Some in the Paris suburb of L'Hay-les-Roses rammed a burning car into the mayor's home. Estimates of the damage have been projected to be about $1.1 billion.
As a result, thousands of young people have been arrested since the rioting began in the days after 17-year-old Nahel M. was killed on June 27. According to France's Interior Ministry, the average age of those arrested is 17.
The crisis has exposed deep rancor within marginalized and often low-income communities over discrimination — Nahel is of North African descent — and a general lack of opportunity.
President Emmanuel Macron has mostly blamed social media for the devastation, but he has also claimed that video games have inspired copycat violence and vandalism.
"It sometimes feels like some of them are experiencing, on the streets, the video games that have intoxicated them," Macron said in a press conference on July 1.
He added that protesters are using Snapchat and TikTok to organize themselves and spread "a mimicking of violence, which for the youngest leads to a kind of disconnect from reality."
Concerns that video games promote shootings, massacres or rioting are now about half a century old; it has been traced back to the 1976 release of Death Race, an arcade video game which put players behind the wheel of a car to mow down humanoid figures for points.
The argument gained renewed traction in the 1990s with the release of much more realistic first-person shooter games.
Just three months ago, Brazilian President Luiz Inácio Lula da Silva blasted video games for "teaching kids to kill."
(Excerpt) Read more at npr.org ...
Muslims like video games.
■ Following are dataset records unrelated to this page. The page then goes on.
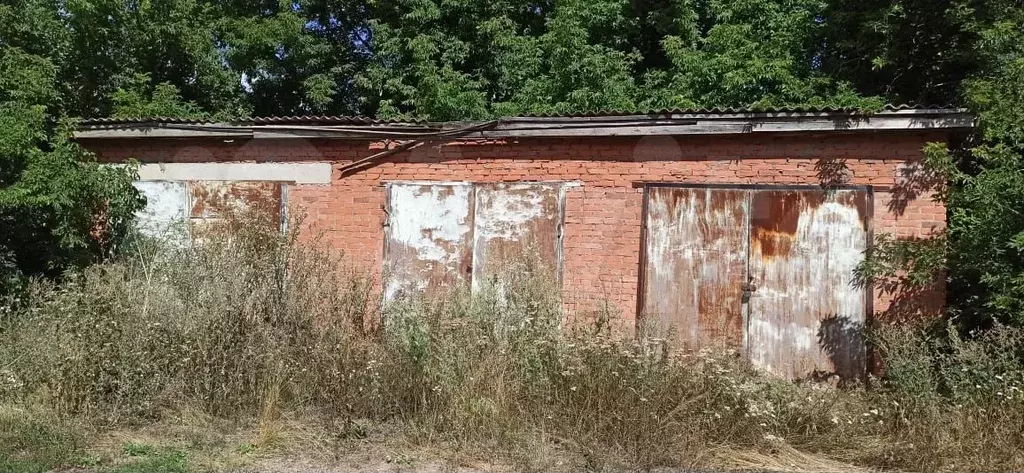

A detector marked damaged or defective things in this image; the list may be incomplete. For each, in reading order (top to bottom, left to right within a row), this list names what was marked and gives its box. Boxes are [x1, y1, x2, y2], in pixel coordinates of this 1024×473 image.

broken roof edge [74, 108, 974, 141]
rusty metal surface [385, 183, 475, 301]
rust stain on door [385, 183, 475, 301]
rusty metal garage door [382, 181, 565, 303]
rust stain on door [468, 182, 565, 290]
rusty metal surface [468, 184, 565, 292]
rusty metal surface [643, 187, 749, 348]
rust stain on door [643, 187, 749, 348]
rusty metal garage door [638, 184, 872, 380]
rusty metal surface [745, 190, 872, 378]
rust stain on door [749, 190, 868, 378]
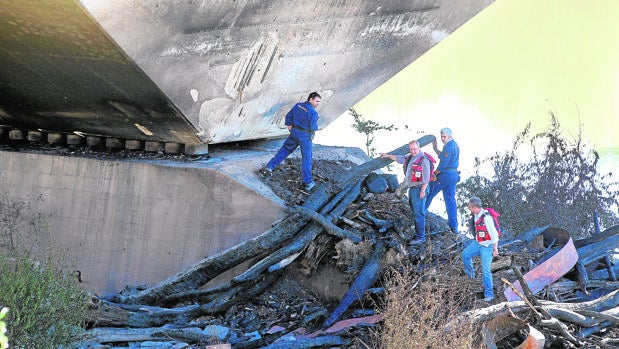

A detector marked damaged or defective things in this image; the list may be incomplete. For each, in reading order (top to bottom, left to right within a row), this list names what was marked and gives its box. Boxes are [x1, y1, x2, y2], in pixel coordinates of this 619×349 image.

charred wood beam [322, 238, 386, 328]
rusted metal sheet [504, 235, 580, 300]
Who knew. Hmmm.
Video games?? lol
Nice Luger.
Having crimes committed by juveniles in the hope
that they won't be tried as adults.
They don't expect anyone to make the connection.
Minimum Ages of Criminal Responsibility in Europe
Persons under the age of 18 “able to understand what they are doing” are criminally responsible for the felonies, misdemeanours or petty offences of which they have been found guilty, and may be subject to measures of protection, assistance, supervision and education according to the conditions laid down by specific legislation. There is no absolute minimum age set at which children become able to be held criminally responsible, but a child will usually be considered to have “discernment” between the ages of 8 and 10.
Children aged 13 to 18 years can be criminally sentenced, including to prison terms and children aged 16 to 18 can in certain circumstances be subjected to adult sentences. [Criminal Code, Article 122-8; Ministry of Foreign and European Affairs, “Juvenile Justice in France” May 2008]
A "mental" child with no “discernment” up to age 18?
There's the play.
How out-of-touch with reality must he be, to think that the French people will buy that one?
From the article not shown here, “
“Fueled by rage over the police killing of a teenager during a routine traffic stop June, throngs of young people in France have been lashing out against alleged racial profiling and calling for greater police accountability.
Over the last week, protesters have lit thousands of cars on fire, attacked schools, town halls, police stations, banks and businesses, and set nearly a thousand buildings ablaze”.
“...calling for greater police accountability”
How about accountability for themselves!
Time for Parental Advisory stickers?
No. No. No. It’s obviously Rock ‘n’ Roll music that is driving the riots.